| EXCERPTED PASSAGE |

◇ ◇ ◇ ◇

355. (Robert Lowell)

“My Last Afternoon with Uncle Devereux Winslow” has become one of my favorite poems by Robert Lowell and one that has resisted my attempt at the sort of analysis that comes to terms with the nature of what one enjoys. I’ll quote it and then try to do the sometimes perilous thing and approach it following the advice I would give to students: ask what the action of the poem is. First the poem:

I
“I won’t go with you. I want to stay with Grandpa!”
That’s how I threw cold water
on my Mother and Father’s
watery martini pipe dreams at Sunday dinner.
… Fontainebleau, Mattapoisett, Puget Sound….
Nowhere was anywhere after a summer
at my Grandfather’s farm.
Diamond-pointed, athirst and Norman,
its alley of poplars
paraded from Grandmother’s rose garden
to a scary stand of virgin pine,
scrub, and paths forever pioneering.


One afternoon in 1922,
I sat on the stone porch, looking through
screens as black-grained as drifting coal.
Tockytock, tockytock
clumped our Alpine, Edwardian cuckoo clock,
slung with strangled, wooden game.
Our farmer was cementing a root-house under the hill.
One of my hands was cool on a pile
of black earth, the other warm
on a pile of lime. All about me


were the works of my Grandfather’s hands:
snapshots of his Liberty Bell silver mine;
his high school at Stuttgart am Neckar;
stogie-brown beams; fools’-gold nuggets;
octagonal red tiles,
sweaty with a secret dank, crummy with ant-stale;
a Rocky Mountain chaise longue,
its legs, shellacked saplings.
A pastel-pale Huckleberry Finn
fished with a broom straw in a basin
hollowed out of a millstone.
Like my Grandfather, the décor
was manly, comfortable,
overbearing, disproportioned.


What were those sunflowers? Pumpkins floating shoulder-high?
It was sunset, Sadie and Nellie
bearing pitchers of ice-tea,
oranges, lemons, mint, and peppermints,
and the jug of shandygaff,
which Grandpa made by blending half and half
yeasty, wheezing homemade sarsaparilla with beer.
The farm, entitled Char-de-sa
in the Social Register,
was named for my Grandfather’s children:
Charlotte, Devereux, and Sarah.
No one had died there in my lifetime …
Only Cinder, our Scottie puppy
paralyzed from gobbling toads.

◇ ◇ ◇ ◇

| GIVEN TASK 1 |
According to the Lowell post, which things were Sadie and Nellie bearing at sunset? Name each one.
| GIVEN TASK 2 |
From the Lowell post, quote the passage starting at "It was sunset, Sadie" and ending at "from gobbling toads.".
The items that follow were taken from a separate source.

(Dataset rows)

◇ ◇ ◇ ◇

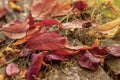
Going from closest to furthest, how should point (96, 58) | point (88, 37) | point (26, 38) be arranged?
point (96, 58) → point (26, 38) → point (88, 37)

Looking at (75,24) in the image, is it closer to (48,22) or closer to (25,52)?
(48,22)

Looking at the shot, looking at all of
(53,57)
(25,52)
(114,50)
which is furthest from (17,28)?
(114,50)

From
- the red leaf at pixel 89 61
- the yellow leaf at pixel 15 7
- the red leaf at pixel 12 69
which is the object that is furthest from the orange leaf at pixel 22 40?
the yellow leaf at pixel 15 7

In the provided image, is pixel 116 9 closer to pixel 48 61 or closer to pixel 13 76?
pixel 48 61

◇ ◇ ◇ ◇

| WRITTEN SOLUTION 1 |
Pitchers of ice-tea, oranges, lemons, mint, peppermints, and the jug of shandygaff.

| WRITTEN SOLUTION 2 |
It was sunset, Sadie and Nellie
bearing pitchers of ice-tea,
oranges, lemons, mint, and peppermints,
and the jug of shandygaff,
which Grandpa made by blending half and half
yeasty, wheezing homemade sarsaparilla with beer.
The farm, entitled Char-de-sa
in the Social Register,
was named for my Grandfather’s children:
Charlotte, Devereux, and Sarah.
No one had died there in my lifetime …
Only Cinder, our Scottie puppy
paralyzed from gobbling toads.